* Begin Supplied material *

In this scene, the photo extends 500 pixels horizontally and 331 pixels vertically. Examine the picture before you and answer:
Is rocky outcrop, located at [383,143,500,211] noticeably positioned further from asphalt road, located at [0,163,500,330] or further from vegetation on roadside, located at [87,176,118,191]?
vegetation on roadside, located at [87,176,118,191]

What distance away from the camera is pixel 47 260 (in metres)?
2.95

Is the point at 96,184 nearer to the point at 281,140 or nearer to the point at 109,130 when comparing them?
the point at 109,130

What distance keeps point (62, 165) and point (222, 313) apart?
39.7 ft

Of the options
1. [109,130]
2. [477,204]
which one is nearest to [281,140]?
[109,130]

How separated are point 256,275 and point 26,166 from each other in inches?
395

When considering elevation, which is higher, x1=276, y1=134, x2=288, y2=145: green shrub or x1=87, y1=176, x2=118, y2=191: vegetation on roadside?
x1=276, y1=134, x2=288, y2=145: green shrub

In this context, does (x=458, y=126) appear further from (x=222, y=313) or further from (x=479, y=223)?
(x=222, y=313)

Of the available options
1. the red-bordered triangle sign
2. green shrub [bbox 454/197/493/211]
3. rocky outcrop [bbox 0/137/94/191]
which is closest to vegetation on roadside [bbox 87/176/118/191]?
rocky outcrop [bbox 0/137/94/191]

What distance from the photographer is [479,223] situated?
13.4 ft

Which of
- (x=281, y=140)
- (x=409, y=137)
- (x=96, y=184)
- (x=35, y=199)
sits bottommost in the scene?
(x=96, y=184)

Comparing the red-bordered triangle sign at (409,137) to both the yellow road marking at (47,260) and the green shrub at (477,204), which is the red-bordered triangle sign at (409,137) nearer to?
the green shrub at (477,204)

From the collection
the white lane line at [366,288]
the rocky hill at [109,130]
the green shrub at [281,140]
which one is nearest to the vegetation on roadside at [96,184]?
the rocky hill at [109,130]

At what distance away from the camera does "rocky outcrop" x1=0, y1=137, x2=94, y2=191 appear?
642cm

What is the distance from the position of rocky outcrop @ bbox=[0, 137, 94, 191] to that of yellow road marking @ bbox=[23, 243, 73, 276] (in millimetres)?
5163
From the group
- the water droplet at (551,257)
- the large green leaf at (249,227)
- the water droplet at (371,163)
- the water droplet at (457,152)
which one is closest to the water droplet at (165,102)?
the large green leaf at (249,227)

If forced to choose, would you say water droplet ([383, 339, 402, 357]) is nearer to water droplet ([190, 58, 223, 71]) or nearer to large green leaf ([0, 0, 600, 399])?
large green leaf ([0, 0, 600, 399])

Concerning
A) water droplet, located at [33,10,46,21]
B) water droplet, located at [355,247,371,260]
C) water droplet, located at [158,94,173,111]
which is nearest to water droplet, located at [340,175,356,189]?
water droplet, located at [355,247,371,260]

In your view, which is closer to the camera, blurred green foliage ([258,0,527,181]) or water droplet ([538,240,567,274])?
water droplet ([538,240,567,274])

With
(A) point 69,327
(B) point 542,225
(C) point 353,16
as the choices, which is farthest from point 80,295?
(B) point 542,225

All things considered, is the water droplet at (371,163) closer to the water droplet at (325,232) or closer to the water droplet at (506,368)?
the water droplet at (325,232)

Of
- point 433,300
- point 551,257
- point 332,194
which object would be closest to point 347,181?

* End Supplied material *

(The exercise) Rewrite all the items above with "photographer" changed to "viewer", leaving everything else the same.

(Result of the exercise)
In this scene, the photo extends 500 pixels horizontally and 331 pixels vertically. Examine the picture before you and answer:
Is rocky outcrop, located at [383,143,500,211] noticeably positioned further from asphalt road, located at [0,163,500,330] or further from vegetation on roadside, located at [87,176,118,191]?
vegetation on roadside, located at [87,176,118,191]

What distance away from the camera is pixel 47 260 (in metres)?
2.95

Is the point at 96,184 nearer to the point at 281,140 or nearer to the point at 109,130 when comparing them?
the point at 109,130

What distance keeps point (62, 165) and point (222, 313) apart?
39.7 ft

Of the options
1. [109,130]
2. [477,204]
which one is nearest to [281,140]?
[109,130]

How separated are point 256,275 and point 26,166 from each other in inches?
395

When considering elevation, which is higher, x1=276, y1=134, x2=288, y2=145: green shrub or x1=87, y1=176, x2=118, y2=191: vegetation on roadside?
x1=276, y1=134, x2=288, y2=145: green shrub

In this context, does (x=458, y=126) appear further from (x=222, y=313) or further from (x=479, y=223)?
(x=222, y=313)

Of the available options
1. the red-bordered triangle sign
2. green shrub [bbox 454/197/493/211]
3. rocky outcrop [bbox 0/137/94/191]
which is closest to vegetation on roadside [bbox 87/176/118/191]?
rocky outcrop [bbox 0/137/94/191]

What distance from the viewer is [479,223] situated?
13.4 ft

Which of
- (x=281, y=140)
- (x=409, y=137)
- (x=96, y=184)
- (x=35, y=199)
sits bottommost in the scene?
(x=96, y=184)

Comparing the red-bordered triangle sign at (409,137) to both the yellow road marking at (47,260) and the green shrub at (477,204), which is the red-bordered triangle sign at (409,137) nearer to?
the green shrub at (477,204)

From the collection
the white lane line at [366,288]
the rocky hill at [109,130]
the green shrub at [281,140]
which one is nearest to the vegetation on roadside at [96,184]?
the rocky hill at [109,130]

At what distance away from the camera does "rocky outcrop" x1=0, y1=137, x2=94, y2=191 appear?
642cm

What is the distance from the position of rocky outcrop @ bbox=[0, 137, 94, 191] to that of yellow road marking @ bbox=[23, 243, 73, 276] (in millimetres)?
5163
From the group
- the water droplet at (551,257)
- the large green leaf at (249,227)
- the water droplet at (371,163)
- the water droplet at (457,152)
which one is closest to the water droplet at (165,102)?
the large green leaf at (249,227)

If forced to choose, would you say water droplet ([383, 339, 402, 357]) is nearer to water droplet ([190, 58, 223, 71]) or nearer to large green leaf ([0, 0, 600, 399])?
large green leaf ([0, 0, 600, 399])

Concerning
A) water droplet, located at [33,10,46,21]
B) water droplet, located at [355,247,371,260]
C) water droplet, located at [158,94,173,111]
which is nearest to water droplet, located at [340,175,356,189]?
water droplet, located at [355,247,371,260]

In your view, which is closer to the camera, blurred green foliage ([258,0,527,181]) or water droplet ([538,240,567,274])?
water droplet ([538,240,567,274])

With
(A) point 69,327
(B) point 542,225
(C) point 353,16
as the choices, which is farthest from point 80,295?
(B) point 542,225

All things considered, is the water droplet at (371,163) closer to the water droplet at (325,232) or closer to the water droplet at (506,368)?
the water droplet at (325,232)

Of
- point 433,300
- point 551,257
- point 332,194
which object would be closest to point 347,181?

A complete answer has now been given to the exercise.